QUESTION time was extended in the States yesterday as deputies queued up for more detail on the proposed review of secondary education.

Education, Sport & Culture president Deputy Andrea Dudley-Owen walking in to the States of Deliberation yesterday. Picture by Sophie Rabey. (29595703)
Education, Sport & Culture president Deputy Andrea Dudley-Owen walking in to the States of Deliberation yesterday. Picture by Sophie Rabey. (29595703)

Education president Andrea Dudley-Owen faced nearly 45 minutes of questions rather than the standard 15, as deputies tried to drill down into the details of the upcoming three-school model policy letter.

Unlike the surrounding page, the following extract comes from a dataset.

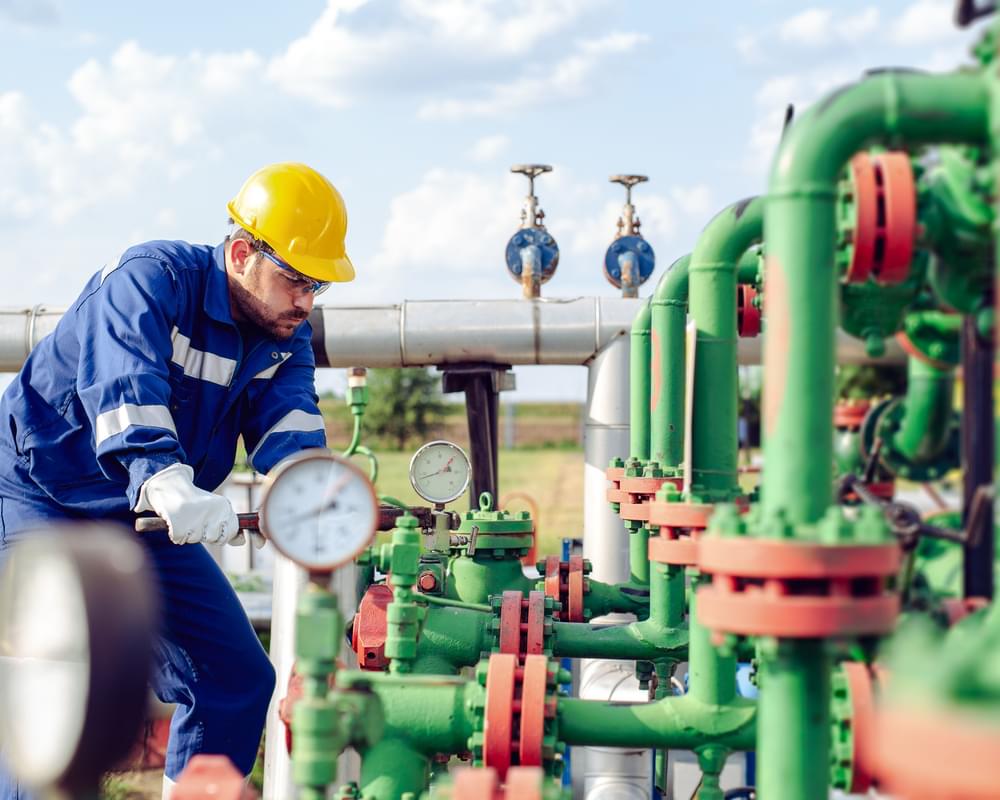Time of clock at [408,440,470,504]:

Two days before the publication of the long-awaited policy letter on secondary schools, Deputy Dudley-Owen revealed that discussions on the staffing structure were ongoing, but the intention for the overall model was to keep within the existing revenue costs.

‘Ongoing running costs are always uncertain in regards to these areas.

‘In regards to the staffing model, that has to be undertaken in conjunction with unions and staff, there’s a long process ahead of us.

‘Revenue costs deriving from that, we don’t want to exceed what we currently spend on education today, which is what we’ve done in our financial modelling.’

The transition experience for students at La Mare de Carteret was a key theme of the questions.

Deputy Tina Bury was disappointed that pupils, parents and staff had not been told the transition arrangements last Friday, when the planned closure of the school was announced.

She wanted to know if the transition plan would be published in the new report.

Deputy Dudley-Owen responded that it was a sensitive and delicate area that needed time.

‘The right place for it is not in the policy letter, this is something that needs to be worked up in conjunction with parents and the community of the school, and we will be engaging with the school in order to ensure that those plans are carefully laid.

‘The policy letter is not the right place for that kind of detailed planning to be set out, and actually it’s an iterative, organic process over the next few weeks and months.’

She later clarified, in response to a question from Deputy Peter Roffey, that her committee’s favoured transition model would be in tomorrow’s policy letter.

‘As we stated during the presentation [to deputies] we have a preferred transition model which will make it into the policy letter at a very high level, but the question that I took from Deputy Bury was around the detail with regards to how exactly that was going to be handled.’

The future of La Mare de Carteret’s teachers was also covered. Deputy Adrian Gabriel asked for confirmation of no job losses.

Deputy Dudley-Owen said while she could not give guarantees, the committee did not want to lose people.

‘We don’t want to lose teaching staff from our workforce at all, there’s a natural wastage every year of approximately 15% of individuals who retire, or leave the service.

‘But not accounting for those, not one single teacher should be lost as an account of this transition. We need to ensure that staff feel confident and certain about their future in Guernsey and have career progression pathways and proper support.’